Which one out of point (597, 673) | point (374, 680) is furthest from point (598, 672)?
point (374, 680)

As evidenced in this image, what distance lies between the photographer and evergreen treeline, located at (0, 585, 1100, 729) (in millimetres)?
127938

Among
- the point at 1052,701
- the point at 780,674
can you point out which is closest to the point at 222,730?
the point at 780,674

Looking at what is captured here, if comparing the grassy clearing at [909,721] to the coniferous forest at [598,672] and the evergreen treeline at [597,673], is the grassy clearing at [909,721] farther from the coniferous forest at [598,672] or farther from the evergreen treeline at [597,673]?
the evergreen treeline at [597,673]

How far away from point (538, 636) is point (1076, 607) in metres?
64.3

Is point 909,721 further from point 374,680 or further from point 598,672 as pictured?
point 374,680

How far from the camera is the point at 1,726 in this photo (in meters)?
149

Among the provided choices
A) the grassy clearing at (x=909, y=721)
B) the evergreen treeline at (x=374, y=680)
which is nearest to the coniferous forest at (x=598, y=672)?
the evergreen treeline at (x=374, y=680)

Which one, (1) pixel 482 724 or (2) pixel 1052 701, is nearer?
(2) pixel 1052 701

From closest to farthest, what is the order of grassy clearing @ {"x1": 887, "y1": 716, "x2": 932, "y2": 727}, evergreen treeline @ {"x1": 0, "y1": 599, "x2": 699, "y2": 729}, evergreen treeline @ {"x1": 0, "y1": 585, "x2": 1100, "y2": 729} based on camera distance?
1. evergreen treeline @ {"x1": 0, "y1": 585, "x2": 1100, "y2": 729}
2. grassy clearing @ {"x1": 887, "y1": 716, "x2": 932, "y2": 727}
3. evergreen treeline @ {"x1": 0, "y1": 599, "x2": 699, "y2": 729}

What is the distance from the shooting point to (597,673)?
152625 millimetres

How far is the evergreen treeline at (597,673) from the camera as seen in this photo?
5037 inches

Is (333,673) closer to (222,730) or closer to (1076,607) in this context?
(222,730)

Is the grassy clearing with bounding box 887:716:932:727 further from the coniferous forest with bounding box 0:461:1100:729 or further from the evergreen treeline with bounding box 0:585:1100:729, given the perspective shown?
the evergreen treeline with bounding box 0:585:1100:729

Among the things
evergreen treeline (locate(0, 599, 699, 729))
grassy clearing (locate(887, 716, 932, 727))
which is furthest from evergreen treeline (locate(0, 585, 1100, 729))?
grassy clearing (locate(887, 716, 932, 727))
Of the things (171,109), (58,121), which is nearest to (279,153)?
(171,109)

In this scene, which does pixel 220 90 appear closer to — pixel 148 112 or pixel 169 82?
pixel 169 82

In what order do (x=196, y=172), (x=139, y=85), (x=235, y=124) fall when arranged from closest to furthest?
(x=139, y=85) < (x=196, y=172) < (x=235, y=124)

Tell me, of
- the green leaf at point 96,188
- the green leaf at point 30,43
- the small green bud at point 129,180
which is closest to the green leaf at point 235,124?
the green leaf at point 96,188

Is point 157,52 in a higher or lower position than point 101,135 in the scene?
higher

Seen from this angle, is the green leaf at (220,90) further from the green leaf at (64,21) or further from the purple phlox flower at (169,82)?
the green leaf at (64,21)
• • • • • • •
● **Stated problem**:
Can you rewrite all of the entries above with "coniferous forest" switched to "pine woods" everywhere it appears and every other part left as is?

● **Task solution**:
Which one out of point (597, 673) | point (374, 680) is furthest from point (598, 672)?
point (374, 680)

As evidenced in this image, what distance lies between the photographer and evergreen treeline, located at (0, 585, 1100, 729) (in millimetres)?
127938

Among
- the point at 1052,701
- the point at 780,674
can you point out which is closest to the point at 222,730?
the point at 780,674

Looking at what is captured here, if comparing the grassy clearing at [909,721] to the pine woods at [598,672] and the evergreen treeline at [597,673], is the grassy clearing at [909,721] farther from the pine woods at [598,672] or farther from the evergreen treeline at [597,673]?
the evergreen treeline at [597,673]

How far away from point (538, 636) is point (1076, 607) in metres?
64.3

Is point 909,721 further from point 374,680 or further from point 598,672 as pictured?
point 374,680

How far from the camera is the point at 1,726 in this photo (in meters)?
149

Among the provided choices
A) the grassy clearing at (x=909, y=721)
B) the evergreen treeline at (x=374, y=680)
which is nearest to the pine woods at (x=598, y=672)?
the evergreen treeline at (x=374, y=680)

Which one, (1) pixel 482 724 or (2) pixel 1052 701, is nearer?
(2) pixel 1052 701

From closest to farthest, what is the order of grassy clearing @ {"x1": 887, "y1": 716, "x2": 932, "y2": 727}, evergreen treeline @ {"x1": 0, "y1": 599, "x2": 699, "y2": 729}, evergreen treeline @ {"x1": 0, "y1": 585, "x2": 1100, "y2": 729} based on camera distance?
1. evergreen treeline @ {"x1": 0, "y1": 585, "x2": 1100, "y2": 729}
2. grassy clearing @ {"x1": 887, "y1": 716, "x2": 932, "y2": 727}
3. evergreen treeline @ {"x1": 0, "y1": 599, "x2": 699, "y2": 729}

What is the distance from the shooting point to (597,673)?
152625 millimetres

How far is the evergreen treeline at (597,673) from the camera as seen in this photo?
5037 inches

Is (333,673) closer to (222,730) or closer to (1076,607) in this context?
(222,730)

Is the grassy clearing with bounding box 887:716:932:727 further from the pine woods with bounding box 0:461:1100:729 or further from the evergreen treeline with bounding box 0:585:1100:729, given the perspective shown?
the evergreen treeline with bounding box 0:585:1100:729

Among the things
evergreen treeline (locate(0, 599, 699, 729))
grassy clearing (locate(887, 716, 932, 727))
which is furthest from evergreen treeline (locate(0, 585, 1100, 729))?
grassy clearing (locate(887, 716, 932, 727))
Of the things (171,109), (58,121), which is nearest to (279,153)?
(171,109)

In this scene, which does pixel 220 90 appear closer to — pixel 148 112 or pixel 169 82?
pixel 169 82

In what order do (x=196, y=172), (x=139, y=85), (x=235, y=124) fall when arranged from closest to furthest?
(x=139, y=85) < (x=196, y=172) < (x=235, y=124)

Tell me, of
- the green leaf at point 96,188
- the green leaf at point 30,43
- the small green bud at point 129,180
which is closest to the green leaf at point 235,124?
the green leaf at point 96,188

Is point 157,52 in a higher or lower position than point 101,135 in the scene?
higher

Seen from this angle, is the green leaf at (220,90) further from the green leaf at (64,21) or further from the purple phlox flower at (169,82)?
the green leaf at (64,21)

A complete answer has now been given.